# Combining findings at the Province and County Level from Iran’s Election

Alex Scacco and Bernd Beber follow up on their analysis of the Iran election data:

After we wrote our op-ed using the province-level data, we’ve now also done some preliminary tests with the county-level data. In the latter dataset, the last digits don’t appear fraudulent. Why might we find suspicious last digits at the province level, while, at the same time, Walter Mebane and Boudewijn Roukema find evidence that first and second digits are fishy at the county level?

We can only speculate about what happened behind closed doors, but here is a scenario of top-down fraud that is consistent with the patterns found in the quantitative analyses mentioned above:

As votes began coming in on Friday night, the clerics began to think they might lose. Someone in the Ministry of the Interior then fabricated the province level results. The pattern in the last digits suggests to us that some of those vote totals were made up wholesale (why bother fudging last digits? It’s an inefficient way to shift votes around).

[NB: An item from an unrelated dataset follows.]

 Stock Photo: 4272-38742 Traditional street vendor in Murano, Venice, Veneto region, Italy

That still left the task of making sure the numbers in the county-level spreadsheet added up to the province-level vote counts. (And we checked—the county numbers do in fact add up to the province numbers.) A province contains 12 counties on average, so it may have been necessary to shift votes in several counties per province in order to get the leading digits to line up. This could explain possibly suspicious patterns in the first or second digit. But once the leading digits match, it’s easy to get the last and second-to-last digit to match by changing just one county per province, which isn’t enough to be picked up by our tests.

An example might make this clearer. Suppose we make up vote counts for some province, but they differ from the sum of county vote counts in the Ministry’s spreadsheet. Let’s say we happened to give one candidate 124,561 more votes than he has in the spreadsheet and another candidate that many fewer votes. There are ten counties, and no more than 100,000 votes to go around in each county. So we’ll shift 30,000 votes in one county, 20,000 in another, and so on, but we have to change first and perhaps second digits in more than one county until we have a rough match with our province-level result. But to get the numbers to add up in the trailing digits, we can change just a single county.

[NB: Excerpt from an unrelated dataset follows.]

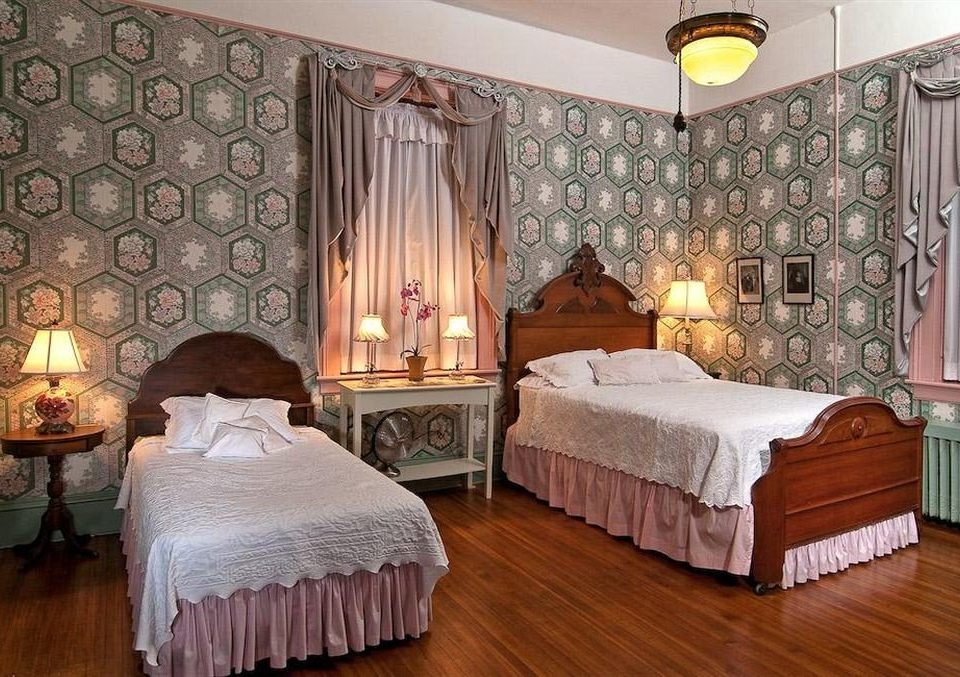 B&B Bedroom Historic property curtain Suite cottage living room mansion bed sheet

Again, this is just speculation. But type of centralized fraud in this story is consistent with qualitative accounts suggesting proceedings were generally clean on the ground on election-day itself, and with the strange behavior of the Ministry of the Interior the following day (for example, releasing the results early).

Our digit-based tests can’t tell us whether Ahmedinejad actually won the election. Even without manipulation, he might very well still have won. But we feel reasonably confident that the province-level numbers were tampered with.